Arasement



Les événements étaient bien trop rares pour que les notables désignent un fonctionnaire préposé à leur collecte et à l’organisation de leur succession, bien trop rares pour qu’on imagine la poursuite d’une histoire qui se désagrégeait aux abords de la ville, si bien que les employés communaux, à la tombée du jour, n’en faisaient que des petits tas gris qu’on escamotait dans des containers au cours de la nuit.
Des mèches de cheveux jonchaient les devantures des barbiers et les bordels n’avaient plus ouvert leurs portes depuis que les derniers clients avaient trouvé la porte close, mais les échelles demeuraient appuyées aux ruines – il faut dire que les pachons tenaient encore bon.

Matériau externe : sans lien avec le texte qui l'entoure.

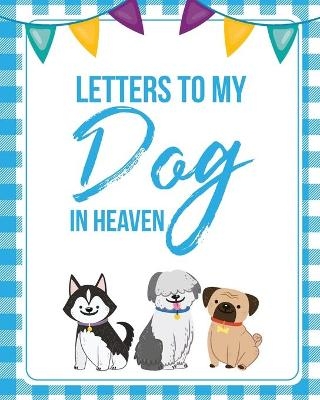 Letters To My Dog In Heaven - Patricia Larson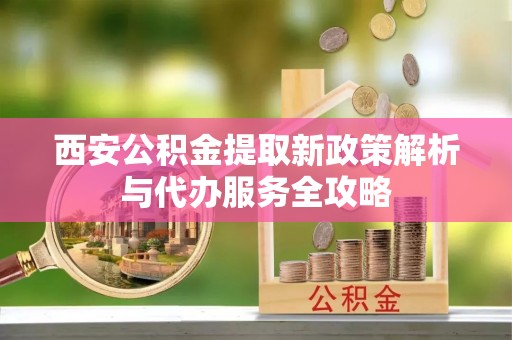 慈溪西安公积金提取新政策解析与代办服务全攻略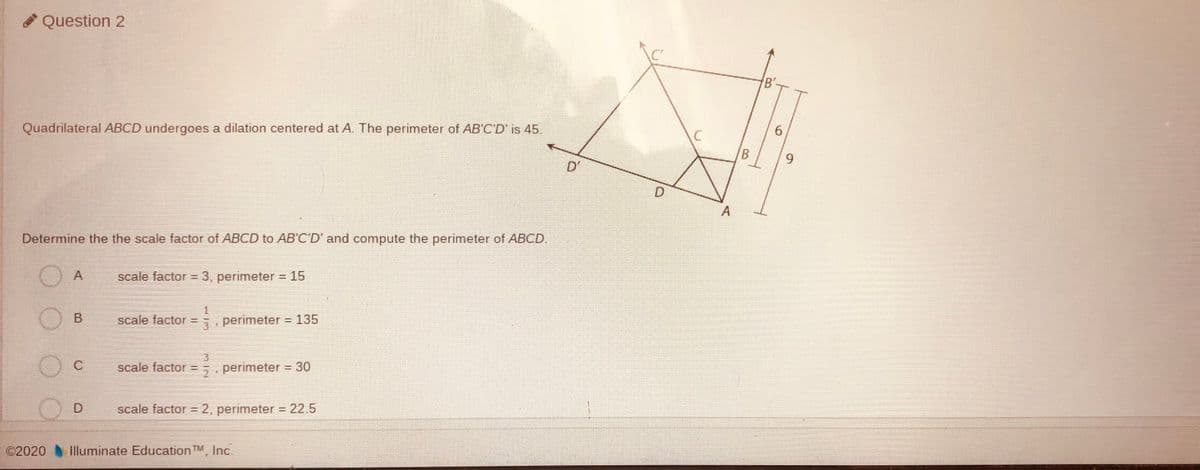 Question 2
Quadrilateral ABCD undergoes a dilation centered at A. The perimeter of AB'C'D' is 45,
6.
9.
D'
D.
Determine the the scale factor of ABCD to AB'C'D' and compute the perimeter of ABCD.
A
scale factor = 3, perimeter = 15
O B
scale factor =
5 perimeter 135
C
scale factor =
5 perimeter = 30
D.
scale factor = 2, perimeter = 22.5
©2020 Illuminate Education TM, Inc.
B.
B.
A,
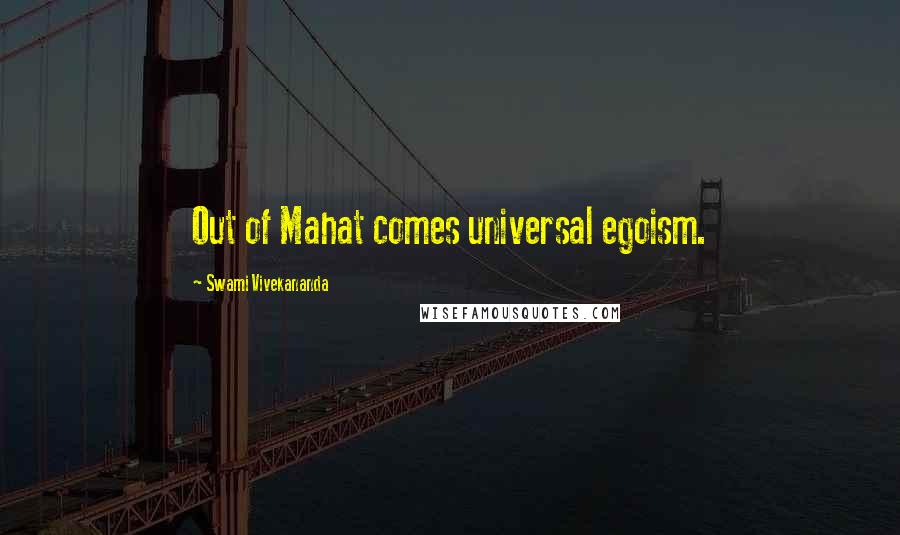 Swami Vivekananda Quotes: Out of Mahat comes universal egoism.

Conservées au centre de la place les cendres autour desquelles s’était tenu il y a longtemps le dernier conseil des guerriers. On avait placé sous les chenaux rudimentaires de l’hôtel de ville de vieux casques rongés par le vert-de-gris pour récupérer l’eau des averses destinée à nourrir les anciens faits d’arme enterrés dans le jardinet jouxtant le cimetière désaffecté, mais personne n’avait eu le courage de tenir cet engagement. Rien ne poussait plus sur les rebords des fenêtres des petites maisons de la place, ni coton brodé ni clochettes domestiques.
Plus rien à distribuer et aucun ennemi à houspiller. On parlait pourtant, mais la peine ouverte et à voix si basse que les intentions anciennes, encalminées dans les boîtes crâniennes, n’ensemençaient plus que des terre-pleins sur lesquels on marchait avec la crainte de se faire remarquer. Parfois pourtant, un vent de folie soufflait, et l’on assistait craintif au spectacle de l’un d’entre nous traversant les vieilles dalles de la place de l’église sans toucher ni aux joints ni au lézardes. C’était le seul plaisir qu’on s’octroyait, à tour de rôle. Car plus personne ne se rendait plus jusqu’au front de mer pour noyer son désarroi dans le fracas et l’écume des vagues, trop risqué.
On avait renoncé depuis longtemps à devenir l’égal des dieux qui désertèrent un beau matin l’île qu’ils avaient honorées, un peu par ennui. Qui se souvient des aigles et des tigres  ? On fait disparaître aujourd’hui à grands frais les plumes des grands oiseaux voiliers apportées par le vent dont on garnissait autrefois les coiffes de nos enfants. Oubliés les pagnes, oubliés les glaives. Nos ruminations bavent sur les saisons et les colonnes brisées ont perdu de vue leur chapiteau. La descente aux enfers des collectivités est aussi longue que leur éclosion.